Traceback (most recent call last):
  File "/usr/local/lib/python3.6/dist-packages/tensorflow/python/training/saver.py", line 1286, in restore
    {self.saver_def.filename_tensor_name: save_path})
  File "/usr/local/lib/python3.6/dist-packages/tensorflow/python/client/session.py", line 950, in run
    run_metadata_ptr)
  File "/usr/local/lib/python3.6/dist-packages/tensorflow/python/client/session.py", line 1173, in _run
    feed_dict_tensor, options, run_metadata)
  File "/usr/local/lib/python3.6/dist-packages/tensorflow/python/client/session.py", line 1350, in _do_run
    run_metadata)
  File "/usr/local/lib/python3.6/dist-packages/tensorflow/python/client/session.py", line 1370, in _do_call
    raise type(e)(node_def, op, message)
tensorflow.python.framework.errors_impl.NotFoundError: Key transformer/symbol_modality_30000_512/softmax/weights_0 not found in checkpoint
         [[node save/RestoreV2 (defined at /root/work/aspec_experiments/sgnmt/sgnmt/cam/sgnmt/tf_utils.py:95) ]]

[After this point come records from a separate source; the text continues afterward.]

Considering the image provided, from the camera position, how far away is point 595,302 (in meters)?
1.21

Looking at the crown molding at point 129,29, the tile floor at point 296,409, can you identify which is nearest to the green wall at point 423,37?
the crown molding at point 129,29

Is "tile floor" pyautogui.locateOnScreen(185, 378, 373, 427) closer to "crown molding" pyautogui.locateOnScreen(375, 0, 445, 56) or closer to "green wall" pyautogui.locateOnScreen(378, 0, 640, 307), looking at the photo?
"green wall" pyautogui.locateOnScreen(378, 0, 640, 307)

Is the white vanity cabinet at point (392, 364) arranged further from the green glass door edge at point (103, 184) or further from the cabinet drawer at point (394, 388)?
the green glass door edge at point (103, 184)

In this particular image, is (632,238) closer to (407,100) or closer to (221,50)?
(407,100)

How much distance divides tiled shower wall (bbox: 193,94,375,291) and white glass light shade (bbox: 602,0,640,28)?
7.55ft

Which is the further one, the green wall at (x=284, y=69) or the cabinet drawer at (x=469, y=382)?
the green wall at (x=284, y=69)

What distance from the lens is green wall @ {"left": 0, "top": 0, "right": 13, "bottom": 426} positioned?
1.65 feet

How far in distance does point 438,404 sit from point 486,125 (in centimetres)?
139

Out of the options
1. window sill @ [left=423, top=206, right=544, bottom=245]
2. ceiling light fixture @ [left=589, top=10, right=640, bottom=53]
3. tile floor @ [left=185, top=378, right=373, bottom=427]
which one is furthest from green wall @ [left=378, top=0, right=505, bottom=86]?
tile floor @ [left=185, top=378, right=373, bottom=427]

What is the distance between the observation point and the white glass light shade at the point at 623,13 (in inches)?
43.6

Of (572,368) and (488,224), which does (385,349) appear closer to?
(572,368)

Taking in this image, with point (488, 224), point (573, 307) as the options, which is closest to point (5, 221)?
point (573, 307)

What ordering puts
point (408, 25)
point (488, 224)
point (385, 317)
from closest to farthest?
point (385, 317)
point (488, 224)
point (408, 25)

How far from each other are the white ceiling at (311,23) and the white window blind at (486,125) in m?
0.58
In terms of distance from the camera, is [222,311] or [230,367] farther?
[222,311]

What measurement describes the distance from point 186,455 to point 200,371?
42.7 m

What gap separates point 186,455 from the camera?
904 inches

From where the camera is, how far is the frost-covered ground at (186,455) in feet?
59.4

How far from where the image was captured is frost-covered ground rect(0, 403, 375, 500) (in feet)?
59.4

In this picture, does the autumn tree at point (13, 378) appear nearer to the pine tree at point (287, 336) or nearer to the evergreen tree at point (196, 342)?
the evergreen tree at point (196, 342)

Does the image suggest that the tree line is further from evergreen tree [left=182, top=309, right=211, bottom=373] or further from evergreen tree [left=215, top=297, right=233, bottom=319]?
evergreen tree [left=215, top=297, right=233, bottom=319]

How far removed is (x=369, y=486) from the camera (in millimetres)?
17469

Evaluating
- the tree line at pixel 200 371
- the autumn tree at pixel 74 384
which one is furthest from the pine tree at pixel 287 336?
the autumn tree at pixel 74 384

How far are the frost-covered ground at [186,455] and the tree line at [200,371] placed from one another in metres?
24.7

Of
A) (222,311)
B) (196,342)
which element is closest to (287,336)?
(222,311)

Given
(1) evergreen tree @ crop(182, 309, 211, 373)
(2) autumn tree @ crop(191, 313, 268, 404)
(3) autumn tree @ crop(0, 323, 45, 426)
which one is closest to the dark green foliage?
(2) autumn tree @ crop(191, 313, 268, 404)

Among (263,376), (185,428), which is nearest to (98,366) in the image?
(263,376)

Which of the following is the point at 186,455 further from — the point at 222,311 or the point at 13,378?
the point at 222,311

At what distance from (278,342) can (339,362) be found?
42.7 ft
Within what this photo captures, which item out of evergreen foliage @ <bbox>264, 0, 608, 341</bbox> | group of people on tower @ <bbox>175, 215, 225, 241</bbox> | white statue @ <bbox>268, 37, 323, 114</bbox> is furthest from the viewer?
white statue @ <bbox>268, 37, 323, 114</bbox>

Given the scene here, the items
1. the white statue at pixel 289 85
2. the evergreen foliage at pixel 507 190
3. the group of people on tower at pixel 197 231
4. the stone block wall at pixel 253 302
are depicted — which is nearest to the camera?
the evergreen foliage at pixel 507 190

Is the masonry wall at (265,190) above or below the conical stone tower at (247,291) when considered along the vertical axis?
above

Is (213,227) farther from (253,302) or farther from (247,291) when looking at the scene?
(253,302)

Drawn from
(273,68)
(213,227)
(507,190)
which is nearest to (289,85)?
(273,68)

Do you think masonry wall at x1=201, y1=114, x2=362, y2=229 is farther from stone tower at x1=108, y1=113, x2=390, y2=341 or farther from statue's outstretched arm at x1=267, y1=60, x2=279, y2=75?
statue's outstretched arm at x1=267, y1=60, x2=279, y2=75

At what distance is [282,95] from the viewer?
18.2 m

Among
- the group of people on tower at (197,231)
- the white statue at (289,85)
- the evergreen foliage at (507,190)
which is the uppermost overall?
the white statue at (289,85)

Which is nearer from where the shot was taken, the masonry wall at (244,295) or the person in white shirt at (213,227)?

Original stack trace for 'save/RestoreV2':
  File "../sgnmt/decode.py", line 2, in <module>
    import cam.sgnmt.decode
  File "<frozen importlib._bootstrap>", line 971, in _find_and_load
  File "<frozen importlib._bootstrap>", line 955, in _find_and_load_unlocked
  File "<frozen importlib._bootstrap>", line 665, in _load_unlocked
  File "<frozen importlib._bootstrap_external>", line 678, in exec_module
  File "<frozen importlib._bootstrap>", line 219, in _call_with_frames_removed
  File "/root/work/aspec_experiments/sgnmt/sgnmt/cam/sgnmt/decode.py", line 105, in <module>
    decoder = decode_utils.create_decoder()
  File "/root/work/aspec_experiments/sgnmt/sgnmt/cam/sgnmt/decode_utils.py", line 657, in create_decoder
    add_predictors(decoder)
  File "/root/work/aspec_experiments/sgnmt/sgnmt/cam/sgnmt/decode_utils.py", line 283, in add_predictors
    pop_id=args.syntax_pop_id)
  File "/root/work/aspec_experiments/sgnmt/sgnmt/cam/sgnmt/predictors/tf_t2t.py", line 329, in __init__
    self.mon_sess = self.create_session()
  File "/root/work/aspec_experiments/sgnmt/sgnmt/cam/sgnmt/predictors/tf_t2t.py", line 243, in create_session
    self._n_cpu_threads)
  File "/root/work/aspec_experiments/sgnmt/sgnmt/cam/sgnmt/tf_utils.py", line 95, in create_session
    config=session_config(n_cpu_threads)))
  File "/usr/local/lib/python3.6/dist-packages/tensorflow/python/training/monitored_session.py", line 1007, in __init__
    stop_grace_period_secs=stop_grace_period_secs)
  File "/usr/local/lib/python3.6/dist-packages/tensorflow/python/training/monitored_session.py", line 725, in __init__
    self._sess = _RecoverableSession(self._coordinated_creator)
  File "/usr/local/lib/python3.6/dist-packages/tensorflow/python/training/monitored_session.py", line 1200, in __init__
    _WrappedSession.__init__(self, self._create_session())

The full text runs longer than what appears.